## [Exercise]
Report each line of the listing below that contains the word "helmet", copying every such line in full.

[Rows of data on spatial questions]

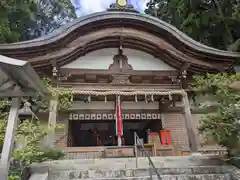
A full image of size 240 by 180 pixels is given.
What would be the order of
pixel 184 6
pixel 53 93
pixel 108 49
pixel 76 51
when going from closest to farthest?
pixel 53 93 < pixel 76 51 < pixel 108 49 < pixel 184 6

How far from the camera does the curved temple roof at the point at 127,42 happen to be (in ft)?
25.8

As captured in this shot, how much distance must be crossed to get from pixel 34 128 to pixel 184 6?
12225mm

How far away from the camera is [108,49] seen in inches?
357

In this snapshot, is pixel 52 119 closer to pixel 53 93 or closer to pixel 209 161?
pixel 53 93

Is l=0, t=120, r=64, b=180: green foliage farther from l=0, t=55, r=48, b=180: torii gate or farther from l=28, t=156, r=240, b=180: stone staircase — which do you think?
l=0, t=55, r=48, b=180: torii gate

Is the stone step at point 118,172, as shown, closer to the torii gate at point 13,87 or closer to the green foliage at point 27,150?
the green foliage at point 27,150

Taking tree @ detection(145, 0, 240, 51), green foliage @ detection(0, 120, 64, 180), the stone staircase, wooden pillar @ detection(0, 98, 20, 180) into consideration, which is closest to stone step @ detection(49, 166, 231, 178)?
the stone staircase

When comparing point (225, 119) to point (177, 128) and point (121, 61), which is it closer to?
point (177, 128)

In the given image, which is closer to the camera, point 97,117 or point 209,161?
point 209,161

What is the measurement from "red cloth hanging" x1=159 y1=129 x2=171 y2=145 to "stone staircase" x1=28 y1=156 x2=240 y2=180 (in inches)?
135

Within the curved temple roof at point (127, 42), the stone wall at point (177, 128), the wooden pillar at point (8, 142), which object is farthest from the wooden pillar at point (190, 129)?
the wooden pillar at point (8, 142)

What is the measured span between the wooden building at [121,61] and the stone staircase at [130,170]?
204cm

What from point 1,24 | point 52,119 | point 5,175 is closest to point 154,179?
point 5,175

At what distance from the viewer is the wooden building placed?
800 centimetres
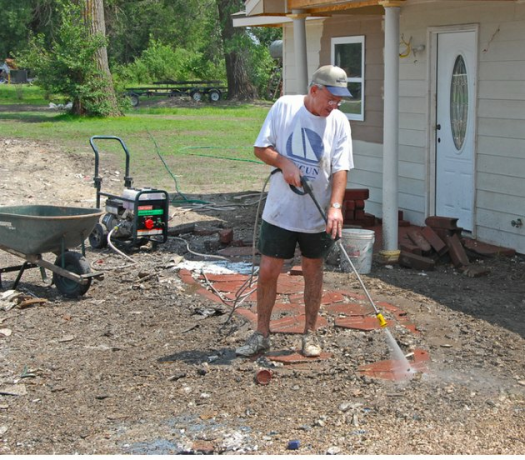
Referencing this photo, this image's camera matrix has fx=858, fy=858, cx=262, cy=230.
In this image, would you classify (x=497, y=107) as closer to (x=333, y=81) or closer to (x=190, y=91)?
(x=333, y=81)

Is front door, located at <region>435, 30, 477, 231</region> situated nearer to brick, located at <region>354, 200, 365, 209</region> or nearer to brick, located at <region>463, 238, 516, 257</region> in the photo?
brick, located at <region>463, 238, 516, 257</region>

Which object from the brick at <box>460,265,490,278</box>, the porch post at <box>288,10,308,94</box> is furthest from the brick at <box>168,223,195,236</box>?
the brick at <box>460,265,490,278</box>

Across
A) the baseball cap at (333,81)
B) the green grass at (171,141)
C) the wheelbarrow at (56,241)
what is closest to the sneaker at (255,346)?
the baseball cap at (333,81)

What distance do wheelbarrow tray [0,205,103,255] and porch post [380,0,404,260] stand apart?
3211mm

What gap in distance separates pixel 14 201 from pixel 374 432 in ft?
31.8

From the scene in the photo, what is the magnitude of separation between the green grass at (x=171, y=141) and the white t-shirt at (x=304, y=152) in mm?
8606

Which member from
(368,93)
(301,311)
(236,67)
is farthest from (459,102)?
(236,67)

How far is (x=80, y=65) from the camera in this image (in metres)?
26.8

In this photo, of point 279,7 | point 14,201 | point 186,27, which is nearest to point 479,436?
point 279,7

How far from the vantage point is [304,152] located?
5.73 m

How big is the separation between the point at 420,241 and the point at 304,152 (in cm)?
408

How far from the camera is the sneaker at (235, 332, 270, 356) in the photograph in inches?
236

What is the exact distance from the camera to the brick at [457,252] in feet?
29.5

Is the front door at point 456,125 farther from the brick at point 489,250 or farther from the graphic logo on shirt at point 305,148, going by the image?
the graphic logo on shirt at point 305,148
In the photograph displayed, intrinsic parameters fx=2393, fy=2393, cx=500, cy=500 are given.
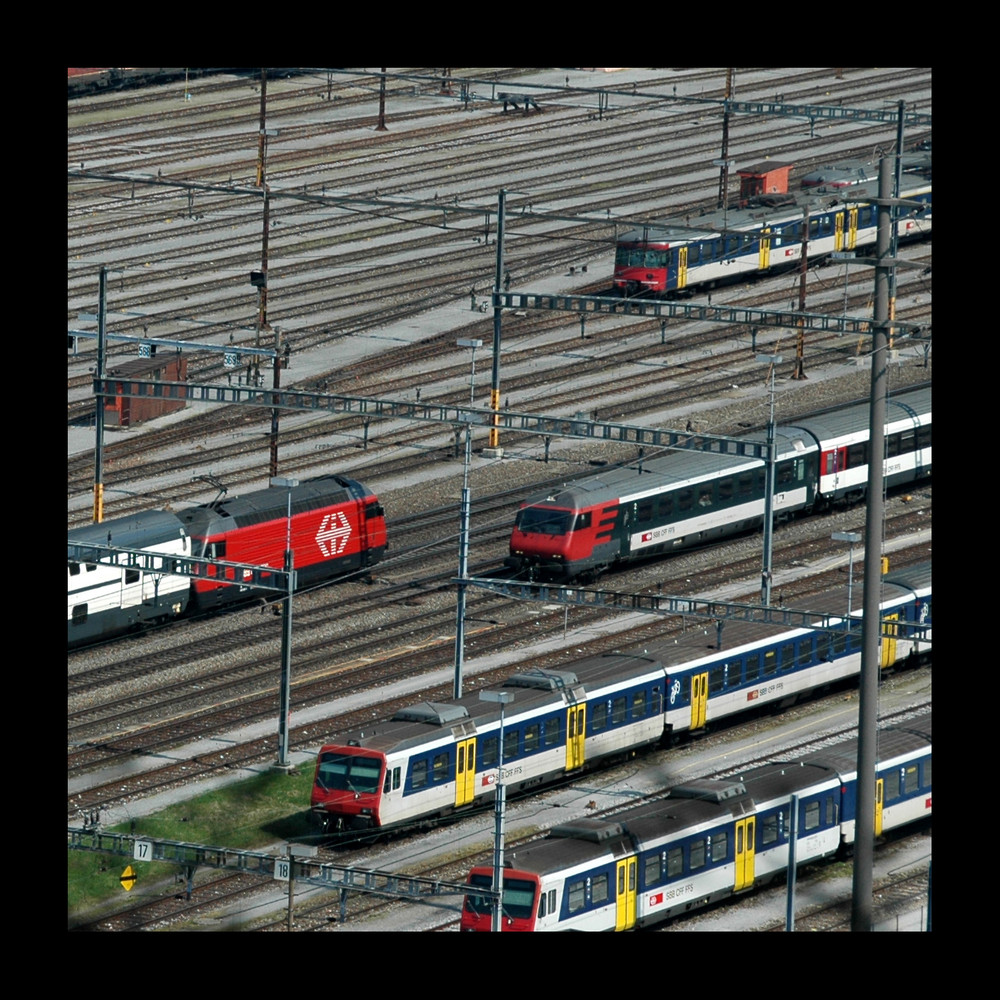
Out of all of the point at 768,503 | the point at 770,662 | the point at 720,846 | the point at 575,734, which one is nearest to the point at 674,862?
the point at 720,846

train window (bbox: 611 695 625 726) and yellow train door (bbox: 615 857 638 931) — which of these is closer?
yellow train door (bbox: 615 857 638 931)

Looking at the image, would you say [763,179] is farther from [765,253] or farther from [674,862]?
[674,862]

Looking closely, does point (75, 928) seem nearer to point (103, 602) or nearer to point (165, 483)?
point (103, 602)

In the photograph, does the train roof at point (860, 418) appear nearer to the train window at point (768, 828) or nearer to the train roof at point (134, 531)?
the train roof at point (134, 531)

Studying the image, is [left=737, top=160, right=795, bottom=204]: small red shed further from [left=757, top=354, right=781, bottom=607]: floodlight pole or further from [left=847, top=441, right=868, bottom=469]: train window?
[left=757, top=354, right=781, bottom=607]: floodlight pole

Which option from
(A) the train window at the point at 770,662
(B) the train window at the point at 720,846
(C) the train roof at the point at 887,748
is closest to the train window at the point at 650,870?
(B) the train window at the point at 720,846

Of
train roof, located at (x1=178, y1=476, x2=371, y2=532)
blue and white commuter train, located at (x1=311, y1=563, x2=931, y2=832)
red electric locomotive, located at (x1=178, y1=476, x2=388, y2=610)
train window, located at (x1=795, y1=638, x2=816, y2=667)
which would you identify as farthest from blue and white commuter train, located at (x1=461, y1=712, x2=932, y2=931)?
train roof, located at (x1=178, y1=476, x2=371, y2=532)
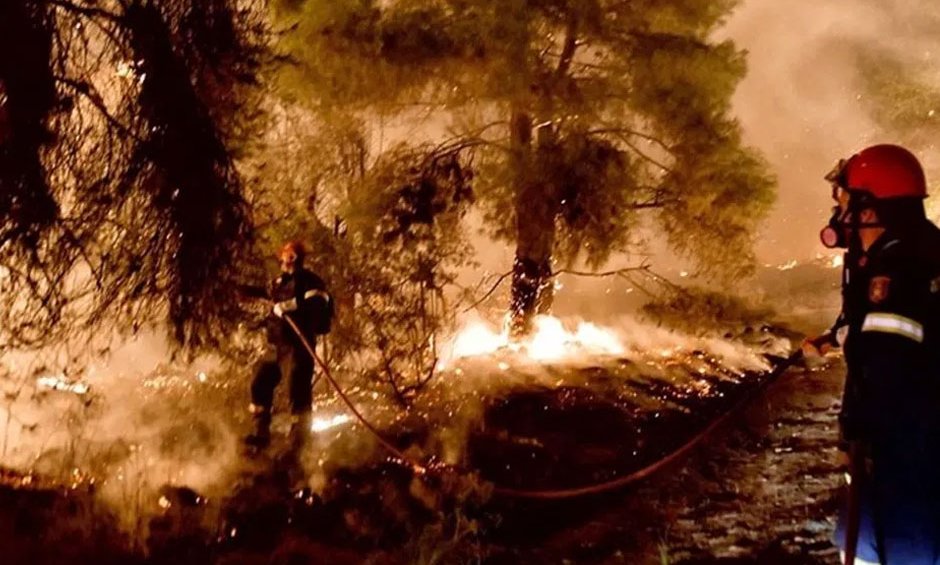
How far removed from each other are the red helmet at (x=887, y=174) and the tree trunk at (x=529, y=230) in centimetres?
656

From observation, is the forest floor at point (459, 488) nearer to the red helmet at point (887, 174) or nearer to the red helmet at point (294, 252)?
the red helmet at point (294, 252)

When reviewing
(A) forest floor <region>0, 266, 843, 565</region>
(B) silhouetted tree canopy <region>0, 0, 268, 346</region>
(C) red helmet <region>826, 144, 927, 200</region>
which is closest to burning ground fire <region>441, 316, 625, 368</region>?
(A) forest floor <region>0, 266, 843, 565</region>

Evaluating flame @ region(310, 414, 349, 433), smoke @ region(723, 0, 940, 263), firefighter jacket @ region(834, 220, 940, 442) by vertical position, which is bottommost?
flame @ region(310, 414, 349, 433)

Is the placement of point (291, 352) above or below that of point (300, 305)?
below

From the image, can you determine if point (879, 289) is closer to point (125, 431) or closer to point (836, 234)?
point (836, 234)

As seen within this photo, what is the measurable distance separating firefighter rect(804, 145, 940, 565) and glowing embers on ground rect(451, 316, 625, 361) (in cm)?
731

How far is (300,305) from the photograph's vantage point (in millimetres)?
7039

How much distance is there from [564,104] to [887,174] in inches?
273

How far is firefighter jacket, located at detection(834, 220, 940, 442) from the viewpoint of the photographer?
2.80 metres

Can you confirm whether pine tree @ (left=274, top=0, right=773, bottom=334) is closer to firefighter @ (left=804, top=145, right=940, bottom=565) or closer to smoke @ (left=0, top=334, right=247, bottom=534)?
smoke @ (left=0, top=334, right=247, bottom=534)

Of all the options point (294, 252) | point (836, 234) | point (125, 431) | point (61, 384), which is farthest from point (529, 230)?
point (836, 234)

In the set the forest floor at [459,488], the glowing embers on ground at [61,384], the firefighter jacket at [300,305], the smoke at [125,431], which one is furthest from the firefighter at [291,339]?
the glowing embers on ground at [61,384]

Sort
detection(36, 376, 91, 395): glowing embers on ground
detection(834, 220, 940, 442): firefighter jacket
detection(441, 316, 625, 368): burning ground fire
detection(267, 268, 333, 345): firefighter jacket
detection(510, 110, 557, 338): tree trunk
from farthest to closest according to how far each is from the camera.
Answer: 1. detection(441, 316, 625, 368): burning ground fire
2. detection(510, 110, 557, 338): tree trunk
3. detection(36, 376, 91, 395): glowing embers on ground
4. detection(267, 268, 333, 345): firefighter jacket
5. detection(834, 220, 940, 442): firefighter jacket

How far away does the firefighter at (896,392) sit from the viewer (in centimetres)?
281
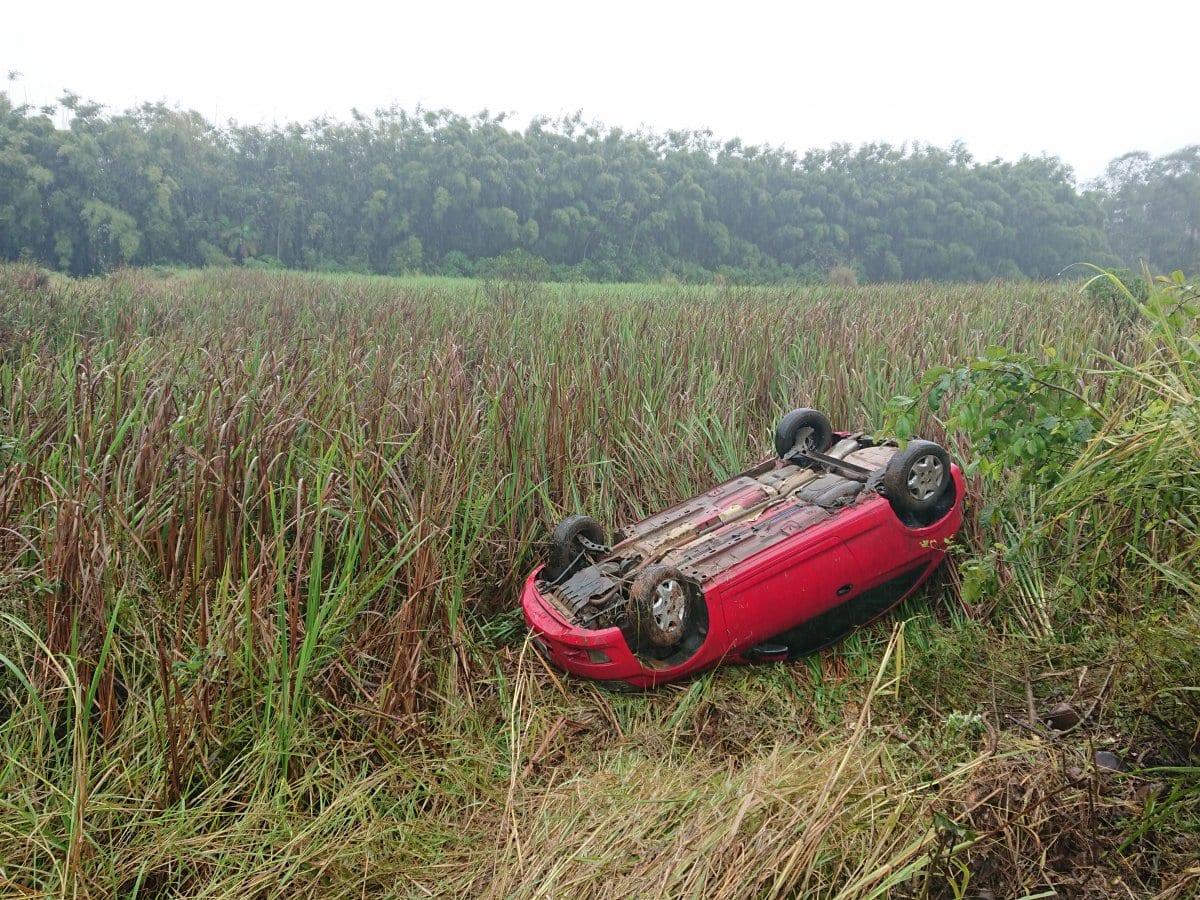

## [The completed task]
How far removed from each other are the red helmet at (x=887, y=174) and the tree trunk at (x=529, y=230) in centimetres?
From observation, is the forest floor at point (459, 488) nearer to the red helmet at point (887, 174) or nearer to the red helmet at point (294, 252)?
the red helmet at point (294, 252)
(C) red helmet <region>826, 144, 927, 200</region>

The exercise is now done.